I happened to find a discussion about why I am concerned with how my name is spelled, over at Dr. Joolz' snapshotz on life. When I now read my own attempt at a self-ironic tone of voice, I flinch, and I am doubly certain that I need to watch the voice in which I speak online. Irony - even self-irony - is complicated.
But why do I think names are so important?
First, it's my journalist training. Typos in names is unforgivable. You make sure you and the person you talk to agree on how the name is spelled, which names they use, and which title is the correct one. In Norway you can get away without the title, but never, ever, with a typo in the name.
Second, it's googlability :) I know the most common typos for my name, but how can I cover them all?
Third, it is the name I have grown up with and lived with and kept. My father argued with the priest over that precise spelling, to the point of not having me baptised in that church if he could not have the name JUST like that. It is one of those stories I grew up with. To my parents, that was wild defiance. It means something to me.

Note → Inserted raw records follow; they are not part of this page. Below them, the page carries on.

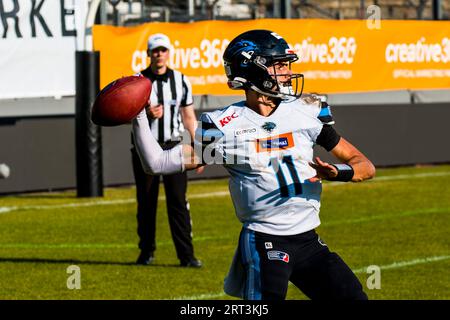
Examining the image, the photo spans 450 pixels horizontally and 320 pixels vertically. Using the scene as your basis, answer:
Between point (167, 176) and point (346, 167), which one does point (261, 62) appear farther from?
point (167, 176)

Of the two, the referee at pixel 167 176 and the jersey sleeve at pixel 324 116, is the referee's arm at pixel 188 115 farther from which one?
the jersey sleeve at pixel 324 116

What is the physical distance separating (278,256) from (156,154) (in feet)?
2.69

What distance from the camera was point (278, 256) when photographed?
6473 millimetres

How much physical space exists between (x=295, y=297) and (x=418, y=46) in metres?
13.0

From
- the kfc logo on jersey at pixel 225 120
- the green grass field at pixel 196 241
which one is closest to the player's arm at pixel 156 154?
the kfc logo on jersey at pixel 225 120

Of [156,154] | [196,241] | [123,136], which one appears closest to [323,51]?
[123,136]

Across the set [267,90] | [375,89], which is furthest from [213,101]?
[267,90]

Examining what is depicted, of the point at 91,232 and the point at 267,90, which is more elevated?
the point at 267,90

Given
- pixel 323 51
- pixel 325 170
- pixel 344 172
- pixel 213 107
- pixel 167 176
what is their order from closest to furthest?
pixel 325 170 < pixel 344 172 < pixel 167 176 < pixel 213 107 < pixel 323 51

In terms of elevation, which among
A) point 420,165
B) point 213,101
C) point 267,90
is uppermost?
point 267,90

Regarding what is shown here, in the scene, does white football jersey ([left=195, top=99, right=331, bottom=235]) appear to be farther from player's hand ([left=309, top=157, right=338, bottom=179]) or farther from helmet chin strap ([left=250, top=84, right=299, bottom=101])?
player's hand ([left=309, top=157, right=338, bottom=179])

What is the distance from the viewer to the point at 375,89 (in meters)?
22.4

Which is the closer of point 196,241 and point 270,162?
point 270,162
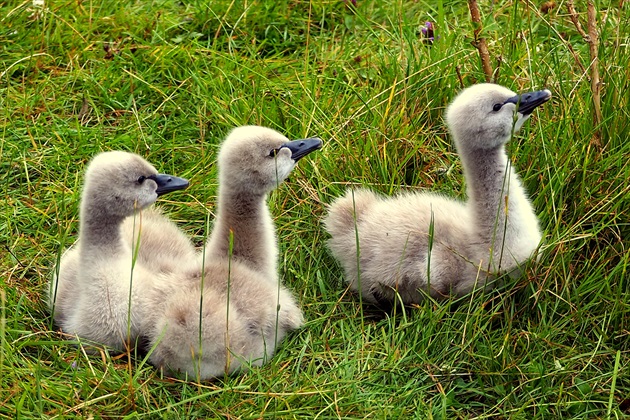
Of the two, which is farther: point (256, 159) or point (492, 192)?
point (492, 192)

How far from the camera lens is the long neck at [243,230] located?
4391 mm

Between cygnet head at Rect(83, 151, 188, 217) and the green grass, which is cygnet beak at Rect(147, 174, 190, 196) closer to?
cygnet head at Rect(83, 151, 188, 217)

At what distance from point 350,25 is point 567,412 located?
3204 mm

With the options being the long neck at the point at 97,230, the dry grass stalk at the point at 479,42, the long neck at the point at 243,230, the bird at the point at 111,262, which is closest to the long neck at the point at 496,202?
the dry grass stalk at the point at 479,42

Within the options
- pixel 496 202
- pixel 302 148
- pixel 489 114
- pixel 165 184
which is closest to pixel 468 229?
pixel 496 202

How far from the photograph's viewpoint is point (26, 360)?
405 cm

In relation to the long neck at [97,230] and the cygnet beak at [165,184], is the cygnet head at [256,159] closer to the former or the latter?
the cygnet beak at [165,184]

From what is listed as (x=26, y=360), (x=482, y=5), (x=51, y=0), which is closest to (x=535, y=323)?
(x=26, y=360)

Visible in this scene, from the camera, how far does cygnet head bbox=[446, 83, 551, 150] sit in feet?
14.4

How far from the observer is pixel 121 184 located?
4.11m

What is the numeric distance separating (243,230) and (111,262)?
1.94 feet

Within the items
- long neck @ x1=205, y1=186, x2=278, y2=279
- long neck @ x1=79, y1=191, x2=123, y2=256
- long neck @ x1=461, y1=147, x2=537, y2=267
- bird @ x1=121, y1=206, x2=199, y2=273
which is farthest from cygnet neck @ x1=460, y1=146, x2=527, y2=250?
long neck @ x1=79, y1=191, x2=123, y2=256

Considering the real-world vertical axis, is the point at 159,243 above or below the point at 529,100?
below

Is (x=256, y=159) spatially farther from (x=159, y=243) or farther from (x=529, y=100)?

The post also addresses my recent lack of comments.
I never felt comfortable about comments in the first place. I put them in, and no, did not experience any of the things I feared (at least not much once I put the different barriers in). Comments are good. But I think it did things to my writing, or perhaps more so, to my reading. I become too self-centered, more taken with what people write on my blog than what they write on their own sites, and this is not something I like about myself. So I try to alter it, through different disciplines - such as removing the comments.
And so I read other people's writing, and of course, notice and write about when they write about me. Still self-conscious, indeed.